On April 17, Big Strong Man Productions performed Sunset Splatter in Goldwin Smith Hall, and on April 18, they traveled out to stage the play under a bridge. Sunset Splatter is special in that it’s a completely original, fully Cornell student-made production which premiered here on campus. The play was written by the recently graduated Lila Rallatos ’24, as the second collaboration between director Caroline Murphy ’28 and Big Strong Man Productions since Girls! Girls! Girls! this past January.
In 1987 New York City, three friends — Sid (Justin Lee ’26), Terry (Zoe Buddie ’26) and Cal (Astrid James ’27) — meet in a subway with the plan to commit suicide together, ambushed by Sid’s kid brother Preston (Hugo Keil ’27) who wants in as well. Lovers Sid and Terry are suffering from AIDS with only months to live, Cal is filled with guilt from her part in the suicide of her lover and Preston is riddled with angst drawn from his abusive father and neglect from Sid. However, their plans are disrupted when, as they jump, they realize the train has stopped. Someone on the track was run over earlier. Sid shouts, “Some Bushwick asshole stole our idea!” Stuck with each other, they wait for the next train. The four argue, joke and cry as the gravity of their pain flows strangely yet naturally between spit competitions, arguments of whose name should come first in their gang and one absurdly explosive debate over balls of gas and the color of the sun. The climax is an optimistic celebration of life. Sid readies to jump, but Terry calls to him to tell him that if he turns around, he’ll see Preston smiling at him. Just before the train passes, Sid turns, and he throws his arms around Preston in an embrace instead, realizing he needs to be there for him.

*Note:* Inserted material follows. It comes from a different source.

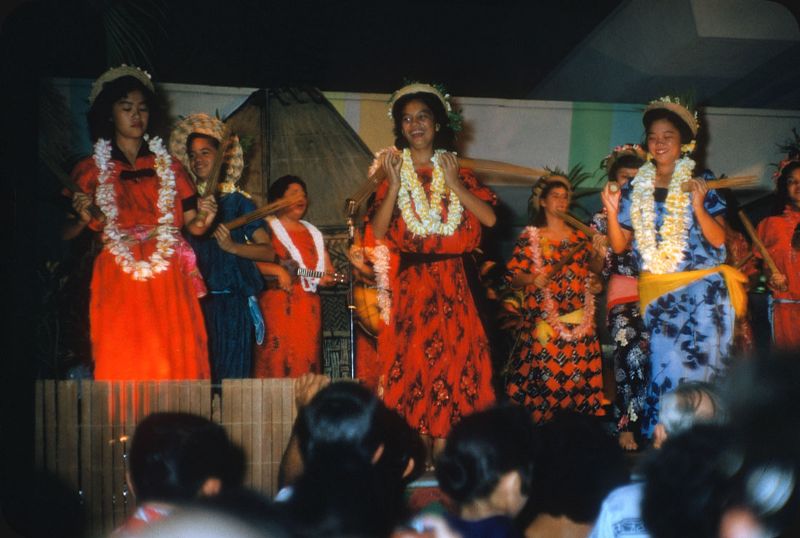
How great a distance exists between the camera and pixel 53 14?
230 inches

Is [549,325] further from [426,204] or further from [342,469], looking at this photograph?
[342,469]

The characters are all incredibly rich — all portrayed with heart-rending depth by each actor — and each has come to the proposition of suicide from a different place. One of the most clever ways this is communicated is through the set design. At the Goldwin Smith showing, a white-tiled subway wall was covered by four posters; as assistant director and set designer Alex Miloszewski ’27 explained, “We have four characters. So, every poster represented a character.” Sid was represented by the Marlboro Man: “He’s like a cowboy. He wants to live for himself.” Terry was represented by an engagement kiss “because she loves so fiercely.” Cal was represented by a healthcare ad because she couldn’t save her lover, Rain, from death. Preston was represented by a cartoon representing the “childhood he lost by Sid.” Milowseski shared, “I was trying to show what each character’s ideal life would look like if they weren’t a queer person, victim of trauma or like a queer person living in New York — or afflicted by AIDS.”
Murphy said, “One thing I really wanted to hammer home was that a lot of the problems with the characters that felt internal were actually very external and were caused by a system that forgot about them, a system that really didn’t support them at all. [We] prefaced that by having these posters representing an ideal of how they’re supposed to move in this world, but an ideal they were not able to meet.” In the end, that truth was physicalized through the graffiti covering the posters.
The performance was sagacious at the same time as it was flippantly raw, as it sought to answer the essential question, “Is life worth living?" through the most quotidian interactions. The play engineers the spontaneity of friends riffing so naturally that it feels like improv. The seemingly silly act of Terry sharing grilled cheese sandwiches she had made — of course sparking more arguments over which local deli is best, what kind of cheese it should have, etc. — becomes something incredibly intimate, and, as Rallatos would argue, the reason to keep living. In our interview, she expanded on this idea: “These little moments in your life that seem so stupid when you take them in isolation … that’s what living is about … It’s about what you can do to make yourself and other people feel like they’re exactly where they’re supposed to be right now, and you do it on accident every single day.”
It’s those moments in life where you make fun of a bad movie, or tease your friend for some slip they made, or debate something ridiculous like whether a hot dog is a sandwich that are going to fill in the void in our lives. I felt myself wanting to be a part of Sunset Splatter’s world, wanting to be Sid or Cal’s friend. I wanted to live in it despite the surrounding circumstances of that world being horribly tragic and painful, which I think is a testament to the primacy of our experiencing of each other over everything else.